Microsoft has responded to the Federal Trade Commission’s claim that the tech giant is now offering a “degraded” Game Pass experience, posing “exactly the kind of consumer harm” the FTC warned was possible before its acquisition of Activision Blizzard.

No, Microsoft responds, calling the FTC’s letter “a misleading and irrelevant account of the facts.”


Earlier this month, Microsoft announced that the price of PC Game Pass has increased from $9.99, €9.99, or £7.99 per month to $11.99, €11.99, and £9.99. They also introduced a new “standard tier” of Xbox Game Pass for console players, which is cheaper but doesn’t include day-one access to new games. This is what the FTC is referring to when it talks about a degraded experience.

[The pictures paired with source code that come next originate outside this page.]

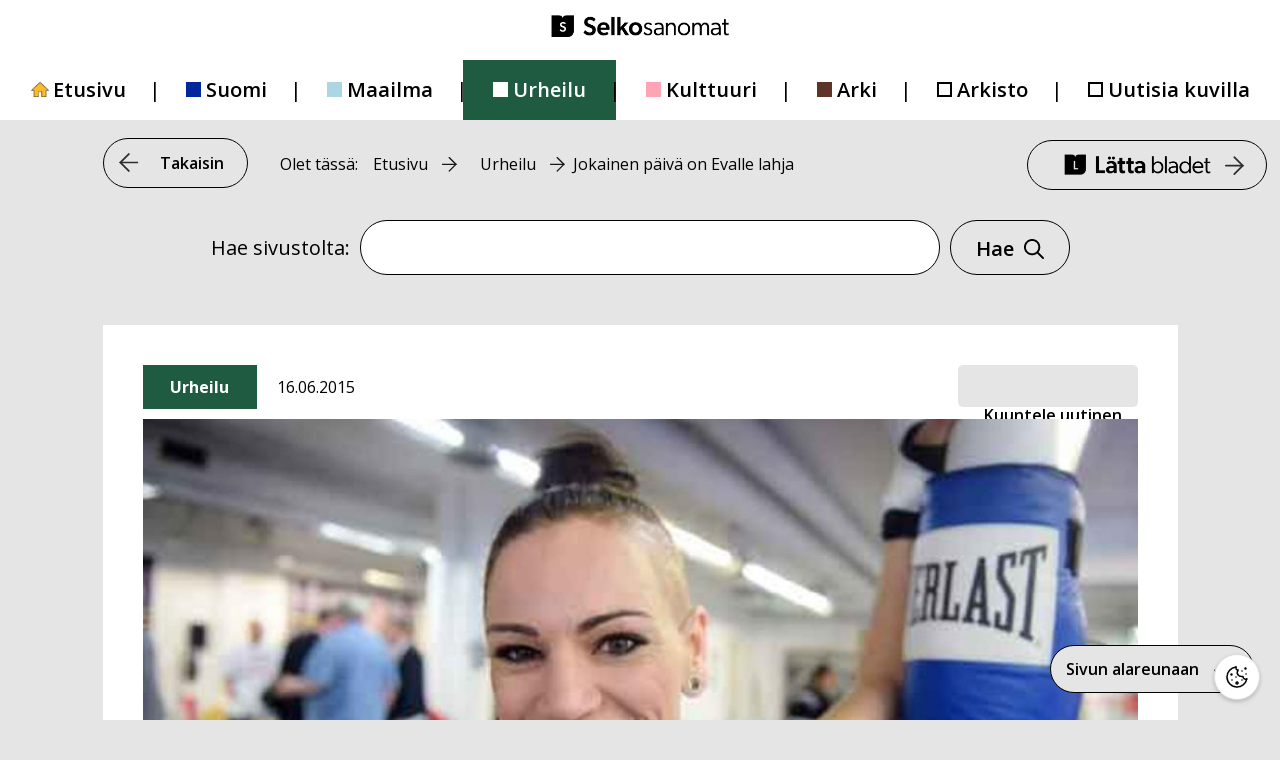

--- FILE ---
content_type: application/javascript
request_url: https://selkosanomat.fi/wp-content/themes/generatepress_child/cookie-manager/site-variables.js?ver=1746040526
body_size: 883
content:
// Use date as version number for caching purposes
const versionNum = '2025-04-24-02';

// Dynamically derive the base URL and remove "cookie-manager" folder
const currentScriptBase = document.currentScript.src;
const urlObject = new URL(currentScriptBase);

// Full script path and directory
const baseURL = urlObject.origin;
const scriptPath = urlObject.pathname;
const basePath = scriptPath.substring(0, scriptPath.lastIndexOf('/'));
const adjustedPath = basePath.replace('/cookie-manager', '');

// Ensure site_url is defined; if not, set it to adjustedPath
if (typeof cm_site_url === 'undefined') {
  var cm_site_url = `${baseURL}${adjustedPath}`;
}

// Ensure cm_ga_code is declared before checking if it exists
if (typeof cm_ga_code === 'undefined') {
  var cm_ga_code = 'G-H0S884XGP0';
}

// Ensure cm_language is declared before checking if it exists
if (typeof cm_language === 'undefined') {
  var cm_language = 'fi';
}

// Muuta tämä, jos halutaan pakottaa tietylle kielelle (fi, sv tai en)
//cm_language = 'fi';

// Declare variables outside the switch statement
let googleAnalyticsTags = null;
let language = null;
let privacyPolicyAbsoluteUrl = null;
let privacyPolicyLinkText = null;
let siteIdentifier = null;

// Define language-specific identifiers
switch (cm_language) {
  case 'en':
    googleAnalyticsTags = [cm_ga_code];
    language = 'cookie-manager-en';
    privacyPolicyAbsoluteUrl = `${cm_site_url}/kayttoehdot-ja-selosteet/`;
    privacyPolicyLinkText = 'Read more about our cookies (in Finnish)';
    siteIdentifier = 'selkosanomat_';
    break;
  case 'sv':
    googleAnalyticsTags = [cm_ga_code];
    language = 'cookie-manager-sv';
    privacyPolicyAbsoluteUrl = `${cm_site_url}/anvandarvillkor-och-meddelanden/`;
    privacyPolicyLinkText = 'Läs mer om våra webbkakor';
    siteIdentifier = 'selkosanomat_';
    break;
  case 'fi':
  default:
    googleAnalyticsTags = [cm_ga_code];
    language = 'cookie-manager-fi';
    privacyPolicyAbsoluteUrl = `${cm_site_url}/kayttoehdot-ja-selosteet/`;
    privacyPolicyLinkText = 'Lue lisää evästeistämme';
    siteIdentifier = 'selkosanomat_';
}

// Additional settings
const openNewTab = true;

“It’s wrong to characterize this as a ‘downgraded’ version of the discontinued Game Pass for console offering,” Microsoft’s response letter, first filed by The Verge’s Tom Warren, states. “That discontinued product did not offer multiplayer functionality, which had to be purchased separately for an additional $9.99 per month (bringing the total cost to $20.98 per month). While Game Pass Ultimate will increase in price from $16.99 to $19.99 per month, the service will offer more value with a host of new games available on a day-and-date basis. Among them is the upcoming Call of Duty, which has never before been available on a day-and-date subscription.”

Microsoft’s letter also argues that the FTC chose not to make the subscription service a pillar of its argument in the trial, instead focusing on the possibility that Call Of Duty would be removed from competing platforms, which would harm competition. That’s not the case, Microsoft points out, because Call Of Duty “is not being denied to anyone who wants it.” The company also claims that PlayStation’s subscription service “continues to thrive, even as it adds few new games to its subscription on a day-to-day basis.”

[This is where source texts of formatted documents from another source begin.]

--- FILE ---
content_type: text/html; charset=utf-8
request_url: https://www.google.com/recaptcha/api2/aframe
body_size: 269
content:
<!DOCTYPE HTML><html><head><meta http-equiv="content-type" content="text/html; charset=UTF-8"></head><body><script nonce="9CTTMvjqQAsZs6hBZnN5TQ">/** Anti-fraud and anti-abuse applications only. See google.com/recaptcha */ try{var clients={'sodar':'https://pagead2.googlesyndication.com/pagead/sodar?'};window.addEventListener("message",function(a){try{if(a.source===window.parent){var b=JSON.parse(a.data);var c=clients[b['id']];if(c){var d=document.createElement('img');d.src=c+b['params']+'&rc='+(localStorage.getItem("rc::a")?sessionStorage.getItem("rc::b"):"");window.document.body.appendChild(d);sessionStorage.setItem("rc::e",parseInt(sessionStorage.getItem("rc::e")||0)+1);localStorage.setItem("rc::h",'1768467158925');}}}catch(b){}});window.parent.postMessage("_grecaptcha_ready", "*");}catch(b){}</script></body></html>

I can’t comment legally on this public fight, but I personally believe that a higher price — or a lower price without the date and time feature that is clearly a cornerstone of Game Pass — is a degraded customer experience. That’s not offset by the fact that multiplayer is included in the lower tier because, well, I play games on PC, where access to multiplayer is generally not capped by a subscription other than the cost of your internet connection. So there’s no lower tier for Game Pass PC; it’s just more expensive than before for a fundamentally identical service. Boo, I say.